The invention relates to a preparation method of analytically pure platinum tetrachloride, which comprises the following steps of firstly dissolving metal platinum by aqua regia to obtain a metal platinum solution; nitrate radicals in the metal platinum solution are removed by using hydrochloric acid, and then the metal platinum solution is reacted with hydrogen peroxide to prepare chloroplatinic acid solution; and then adding the chloroplatinic acid solution into a vacuum-rotary evaporator, and removing hydrochloric acid in the solution by vacuum rotary evaporation to obtain analytically pure platinum tetrachloride. The invention has advanced process technology, high production efficiency and large yield; chlorine gas does not need to be introduced, and the environmental pollution is small; the produced platinum tetrachloride product has high purity and low impurity content, and the market competitiveness is improved.

Description

Preparation method of analytically pure platinum tetrachloride

Technical Field

The invention relates to the field of inorganic compound preparation methods, and particularly relates to a preparation method of analytically pure platinum tetrachloride.

Background

Platinum tetrachloride is widely applied to the fields of electroplating, catalysts and the like. The existing preparation method of platinum tetrachloride mainly uses metal platinum as a raw material, the metal platinum is heated and reacted with a mixed solution of hydrochloric acid and nitric acid, after the reaction is completed, the solution is filtered and subjected to nitrate removal, the solution is evaporated until crystals are separated out, then the crystals are transferred to a porcelain boat, the temperature is slowly raised to completely volatilize water, the temperature needs to be continuously raised to 275-300 ℃ within 2 hours, the temperature is kept for half an hour, then the temperature is lowered to 150 ℃, the product is taken out and rapidly crushed, then the product is placed in the boat again, the temperature is kept for half an hour after the product is heated to 250 ℃ in chlorine airflow, and the product is put into a sealed bottle while the product is hot to obtain the platinum tetrachloride.

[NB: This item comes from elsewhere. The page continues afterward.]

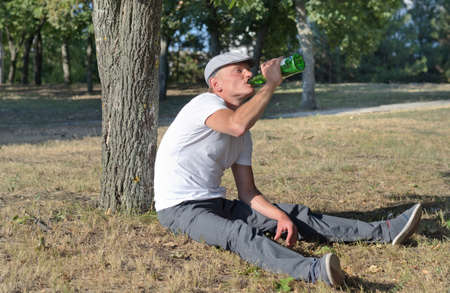 risky behavior: Alcoholic sitting drinking in a park swigging spirits directly from a bottle as he seeks to fill his craving and addiction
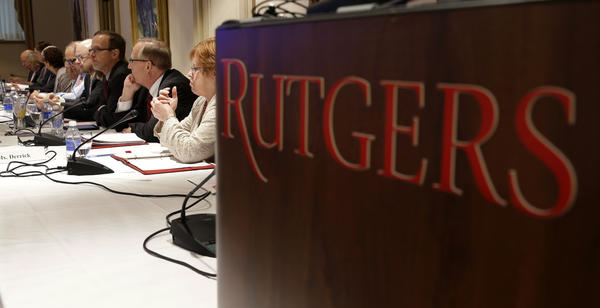 After five football players were arrested Thursday, Rutgers University suspended the group. Two other former players are also suspected of crimes that range from assault to robbery. Here, the school's board of governors is seen in a meeting this summer.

The process for preparing the platinum tetrachloride has the advantages of complex steps, high cost and serious environmental pollution, and the produced platinum tetrachloride has low purity and high impurity content.

Disclosure of Invention

The invention aims to solve the problems in the prior art and provide a preparation method of analytically pure platinum tetrachloride with high purity and low impurity content.

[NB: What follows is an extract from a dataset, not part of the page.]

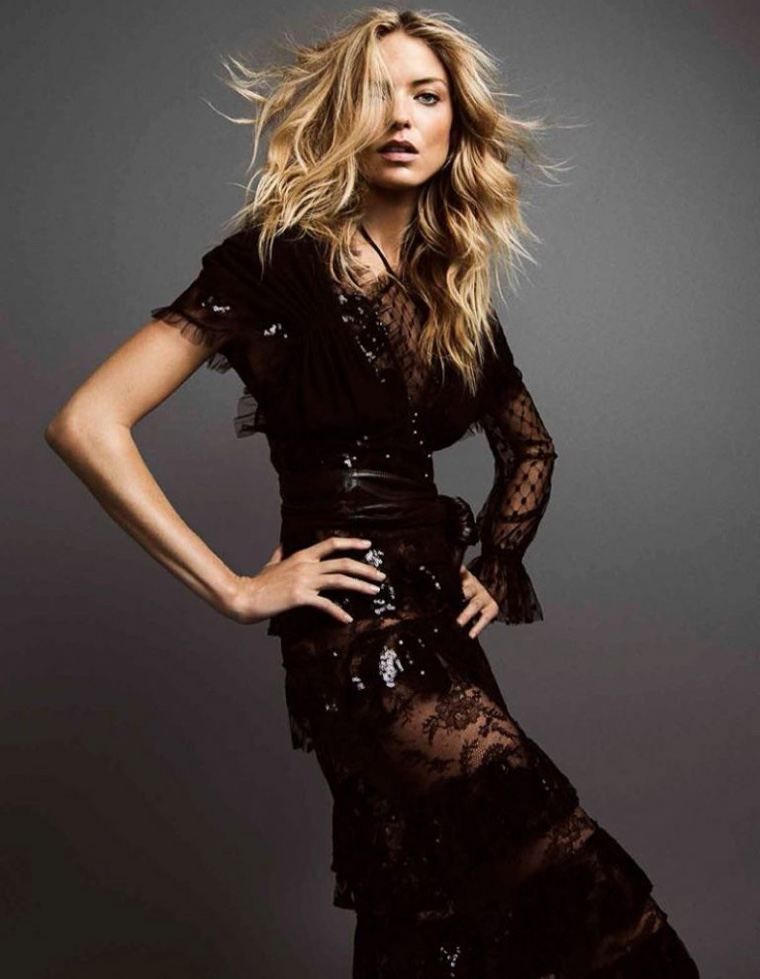 Model Martha Hunt poses in sequins and lace ensemble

In order to solve the technical problems, the technical scheme adopted by the invention is as follows:

the invention provides a preparation method of analytically pure platinum tetrachloride, which comprises the following steps: firstly, dissolving metal platinum by aqua regia to obtain a metal platinum solution; nitrate is removed by hydrochloric acid to remove nitrate in the metal platinum solution, and then the metal platinum solution reacts with hydrogen peroxide to prepare chloroplatinic acid solution; and then adding the chloroplatinic acid solution into a vacuum-rotary evaporator, and removing hydrochloric acid in the solution by vacuum rotary evaporation to obtain analytically pure platinum tetrachloride.

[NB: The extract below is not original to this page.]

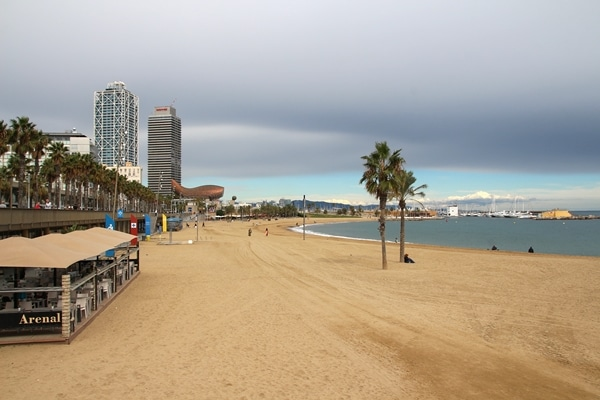 A sandy beach with buildings in the distance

Further, the method of the invention comprises the following specific steps:

a) putting metal platinum into the aqua regia, heating to 190-220 ℃, and obtaining a metal platinum solution after the metal platinum is completely dissolved;

b) heating and concentrating the metal platinum solution obtained in the step (a), controlling the temperature of the metal platinum solution to be 150-190 ℃, adding hydrochloric acid to drive nitrate, stirring until no yellow gas is generated, repeating the step for 3 times, and adding hydrogen peroxide to obtain a chloroplatinic acid solution;

c) pouring a chloroplatinic acid solution into a rotary evaporator, starting a vacuum pump to 55-70 KPa, adjusting the rotating speed of the rotary evaporator to 80-120 r/min, firstly adjusting the temperature to 130-170 ℃, keeping the temperature constant for 1-2.5 h, then heating to 200-240 ℃, keeping the temperature constant for 1.5-2.5 h, finally heating to 260-300 ℃, keeping the temperature constant for 0.5-1.5 h, stopping heating, cooling to room temperature, taking out and grinding to obtain analytically pure platinum tetrachloride.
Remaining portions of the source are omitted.